Below is a set of records; print all of them exactly as written.

DATA LISTING:
((
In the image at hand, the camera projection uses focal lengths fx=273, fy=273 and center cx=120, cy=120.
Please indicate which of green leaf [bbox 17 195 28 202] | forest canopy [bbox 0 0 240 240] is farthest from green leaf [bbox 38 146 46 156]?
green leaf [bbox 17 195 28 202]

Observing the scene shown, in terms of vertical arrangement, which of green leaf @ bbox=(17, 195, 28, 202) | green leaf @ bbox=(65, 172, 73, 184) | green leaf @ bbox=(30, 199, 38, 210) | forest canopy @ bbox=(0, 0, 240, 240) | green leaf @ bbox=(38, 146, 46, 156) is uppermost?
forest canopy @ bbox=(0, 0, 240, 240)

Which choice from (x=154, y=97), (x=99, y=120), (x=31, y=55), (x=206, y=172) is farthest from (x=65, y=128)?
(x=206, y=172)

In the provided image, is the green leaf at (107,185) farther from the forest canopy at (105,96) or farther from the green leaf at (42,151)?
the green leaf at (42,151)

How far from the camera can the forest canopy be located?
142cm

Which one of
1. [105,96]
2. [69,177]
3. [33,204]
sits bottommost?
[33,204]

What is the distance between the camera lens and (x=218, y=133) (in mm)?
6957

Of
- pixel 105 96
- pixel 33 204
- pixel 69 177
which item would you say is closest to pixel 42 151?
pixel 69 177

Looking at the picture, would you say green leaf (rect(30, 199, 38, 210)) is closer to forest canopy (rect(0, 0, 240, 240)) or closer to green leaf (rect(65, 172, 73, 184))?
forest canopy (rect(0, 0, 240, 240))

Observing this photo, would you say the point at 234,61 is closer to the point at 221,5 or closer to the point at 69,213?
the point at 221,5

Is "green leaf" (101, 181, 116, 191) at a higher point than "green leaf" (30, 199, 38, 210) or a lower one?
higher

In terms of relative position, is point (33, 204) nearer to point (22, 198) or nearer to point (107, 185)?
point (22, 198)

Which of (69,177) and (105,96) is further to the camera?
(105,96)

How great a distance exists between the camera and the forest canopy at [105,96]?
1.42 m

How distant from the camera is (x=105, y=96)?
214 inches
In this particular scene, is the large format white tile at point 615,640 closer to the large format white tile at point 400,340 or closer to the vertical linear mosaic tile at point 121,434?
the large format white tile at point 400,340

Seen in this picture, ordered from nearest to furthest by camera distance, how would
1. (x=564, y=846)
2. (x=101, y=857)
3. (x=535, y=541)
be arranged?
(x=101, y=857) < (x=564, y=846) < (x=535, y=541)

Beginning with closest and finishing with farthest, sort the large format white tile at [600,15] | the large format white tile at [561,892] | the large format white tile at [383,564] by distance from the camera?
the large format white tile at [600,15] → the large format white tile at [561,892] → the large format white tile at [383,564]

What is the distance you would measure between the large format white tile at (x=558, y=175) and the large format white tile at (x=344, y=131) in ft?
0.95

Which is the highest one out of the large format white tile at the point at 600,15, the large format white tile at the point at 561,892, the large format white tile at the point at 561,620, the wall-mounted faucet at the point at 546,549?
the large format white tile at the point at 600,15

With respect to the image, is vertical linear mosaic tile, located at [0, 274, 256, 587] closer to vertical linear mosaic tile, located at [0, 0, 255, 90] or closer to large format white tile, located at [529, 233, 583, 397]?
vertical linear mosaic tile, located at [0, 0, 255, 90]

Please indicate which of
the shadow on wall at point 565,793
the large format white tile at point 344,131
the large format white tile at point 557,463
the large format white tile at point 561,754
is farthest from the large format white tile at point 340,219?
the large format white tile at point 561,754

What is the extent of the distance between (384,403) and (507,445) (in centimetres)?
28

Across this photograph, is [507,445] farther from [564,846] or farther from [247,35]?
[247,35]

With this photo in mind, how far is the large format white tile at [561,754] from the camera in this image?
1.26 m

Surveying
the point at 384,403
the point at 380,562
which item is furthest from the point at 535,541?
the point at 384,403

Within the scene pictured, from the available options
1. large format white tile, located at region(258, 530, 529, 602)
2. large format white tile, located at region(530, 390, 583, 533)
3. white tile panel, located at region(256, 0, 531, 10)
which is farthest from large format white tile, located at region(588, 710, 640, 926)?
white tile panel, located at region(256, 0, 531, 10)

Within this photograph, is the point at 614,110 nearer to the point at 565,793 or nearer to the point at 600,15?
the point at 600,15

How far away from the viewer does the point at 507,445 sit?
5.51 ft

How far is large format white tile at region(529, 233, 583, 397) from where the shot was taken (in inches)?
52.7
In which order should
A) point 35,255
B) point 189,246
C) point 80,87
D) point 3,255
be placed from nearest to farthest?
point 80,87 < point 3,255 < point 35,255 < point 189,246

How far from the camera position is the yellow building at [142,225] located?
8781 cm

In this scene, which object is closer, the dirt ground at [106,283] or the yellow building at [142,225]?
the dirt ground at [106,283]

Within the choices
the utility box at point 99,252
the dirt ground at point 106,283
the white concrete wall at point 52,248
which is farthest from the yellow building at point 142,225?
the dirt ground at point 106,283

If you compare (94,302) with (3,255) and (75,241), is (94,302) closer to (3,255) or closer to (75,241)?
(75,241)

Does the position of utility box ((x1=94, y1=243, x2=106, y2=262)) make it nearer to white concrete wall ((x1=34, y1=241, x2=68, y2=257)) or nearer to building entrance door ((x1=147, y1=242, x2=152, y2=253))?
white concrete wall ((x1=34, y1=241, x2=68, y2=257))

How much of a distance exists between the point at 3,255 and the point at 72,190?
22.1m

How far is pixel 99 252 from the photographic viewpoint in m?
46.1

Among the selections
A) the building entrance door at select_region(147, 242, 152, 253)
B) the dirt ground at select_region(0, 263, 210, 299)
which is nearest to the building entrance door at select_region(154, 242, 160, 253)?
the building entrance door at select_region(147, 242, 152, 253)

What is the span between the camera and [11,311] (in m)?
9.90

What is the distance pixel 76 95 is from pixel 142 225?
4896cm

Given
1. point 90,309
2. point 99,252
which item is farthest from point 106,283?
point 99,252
))
EXERCISE OUTPUT:
In the image at hand, the camera projection uses focal lengths fx=273, fy=273 and center cx=120, cy=120.
Please indicate which of green leaf [bbox 17 195 28 202] | forest canopy [bbox 0 0 240 240] is farthest from green leaf [bbox 38 146 46 156]?
green leaf [bbox 17 195 28 202]

Observing the scene shown, in terms of vertical arrangement, which of green leaf @ bbox=(17, 195, 28, 202) | green leaf @ bbox=(65, 172, 73, 184) | green leaf @ bbox=(30, 199, 38, 210) | forest canopy @ bbox=(0, 0, 240, 240) | green leaf @ bbox=(38, 146, 46, 156) is uppermost?
forest canopy @ bbox=(0, 0, 240, 240)

Which choice from (x=154, y=97), (x=99, y=120), (x=31, y=55), (x=206, y=172) is farthest from (x=65, y=128)?
(x=206, y=172)

In the provided image, is the green leaf at (107,185) farther from the forest canopy at (105,96) or farther from the green leaf at (42,151)?
the green leaf at (42,151)

How far from the camera can the forest canopy be located?
142cm

Which one of
1. [105,96]
2. [69,177]
3. [33,204]
sits bottommost?
[33,204]

What is the distance between the camera lens and (x=218, y=133) (in mm)?
6957

Of
- pixel 105 96
- pixel 33 204
- pixel 69 177
which item would you say is closest to pixel 42 151?
pixel 69 177

Looking at the picture, would you say green leaf (rect(30, 199, 38, 210)) is closer to forest canopy (rect(0, 0, 240, 240)) or closer to green leaf (rect(65, 172, 73, 184))?
forest canopy (rect(0, 0, 240, 240))

Observing this photo, would you say the point at 234,61 is closer to the point at 221,5 or closer to the point at 69,213?
the point at 221,5

Is "green leaf" (101, 181, 116, 191) at a higher point than "green leaf" (30, 199, 38, 210) or a lower one?
higher

In terms of relative position, is point (33, 204) nearer to point (22, 198) or nearer to point (107, 185)?
point (22, 198)

Which of (69,177) and (105,96) is further to the camera?
(105,96)

How great a distance exists between the camera and the forest canopy at [105,96]?
1.42 m

How distant from the camera is (x=105, y=96)?
214 inches
In this particular scene, is the large format white tile at point 615,640 closer to the large format white tile at point 400,340 or closer to the vertical linear mosaic tile at point 121,434?
the large format white tile at point 400,340

Seen in this picture, ordered from nearest to furthest by camera distance, how would
1. (x=564, y=846)
2. (x=101, y=857)
3. (x=535, y=541)
be arranged?
(x=101, y=857) < (x=564, y=846) < (x=535, y=541)

Beginning with closest and finishing with farthest, sort the large format white tile at [600,15] | the large format white tile at [561,892] | the large format white tile at [383,564] by distance from the camera?
the large format white tile at [600,15] → the large format white tile at [561,892] → the large format white tile at [383,564]

What is the distance you would measure between the large format white tile at (x=558, y=175) and the large format white tile at (x=344, y=131) in ft?
0.95

Which is the highest one out of the large format white tile at the point at 600,15, the large format white tile at the point at 561,892, the large format white tile at the point at 561,620, the wall-mounted faucet at the point at 546,549?
the large format white tile at the point at 600,15

With respect to the image, is vertical linear mosaic tile, located at [0, 274, 256, 587] closer to vertical linear mosaic tile, located at [0, 0, 255, 90] or closer to large format white tile, located at [529, 233, 583, 397]?
vertical linear mosaic tile, located at [0, 0, 255, 90]

Please indicate which of
the shadow on wall at point 565,793
the large format white tile at point 344,131
the large format white tile at point 557,463
the large format white tile at point 561,754
is farthest from the large format white tile at point 340,219?
the large format white tile at point 561,754

What is the extent of the distance between (384,403) and (507,445) (in centimetres)?
28

Across this photograph, is [507,445] farther from [564,846] or farther from [247,35]?
[247,35]

With this photo in mind, how far is the large format white tile at [561,754] from the camera in this image?
1.26 m

Surveying
the point at 384,403
the point at 380,562
which item is furthest from the point at 535,541?
the point at 384,403

Within the scene pictured, from the available options
1. large format white tile, located at region(258, 530, 529, 602)
2. large format white tile, located at region(530, 390, 583, 533)
3. white tile panel, located at region(256, 0, 531, 10)
which is farthest from large format white tile, located at region(588, 710, 640, 926)?
white tile panel, located at region(256, 0, 531, 10)

Within this photograph, is the point at 614,110 nearer to the point at 565,793 or nearer to the point at 600,15?
the point at 600,15

How far away from the viewer does the point at 507,445 sit?
5.51 ft

How far is large format white tile at region(529, 233, 583, 397) from where the shot was taken (in inches)?
52.7
In which order should
A) point 35,255
B) point 189,246
C) point 80,87
D) point 3,255
be placed from nearest to farthest?
point 80,87 < point 3,255 < point 35,255 < point 189,246

How far from the camera position is the yellow building at [142,225] located?
8781 cm

In this scene, which object is closer, the dirt ground at [106,283] or the yellow building at [142,225]?
the dirt ground at [106,283]

Within the choices
the utility box at point 99,252
the dirt ground at point 106,283
the white concrete wall at point 52,248
which is farthest from the yellow building at point 142,225?
the dirt ground at point 106,283

If you compare (94,302) with (3,255) and (75,241), is (94,302) closer to (3,255) or closer to (75,241)?
(75,241)

Does the position of utility box ((x1=94, y1=243, x2=106, y2=262)) make it nearer to white concrete wall ((x1=34, y1=241, x2=68, y2=257)) or nearer to building entrance door ((x1=147, y1=242, x2=152, y2=253))?
white concrete wall ((x1=34, y1=241, x2=68, y2=257))

How much of a distance exists between the point at 3,255 and the point at 72,190?
22.1m

How far is pixel 99 252 from the photographic viewpoint in m?
46.1

Among the selections
A) the building entrance door at select_region(147, 242, 152, 253)
B) the dirt ground at select_region(0, 263, 210, 299)
which is nearest to the building entrance door at select_region(154, 242, 160, 253)?
the building entrance door at select_region(147, 242, 152, 253)

What is the span between the camera and [11,311] (in m)?
9.90

What is the distance pixel 76 95 is from pixel 142 225?
4896cm

Given
1. point 90,309
2. point 99,252
which item is farthest from point 106,283?
point 99,252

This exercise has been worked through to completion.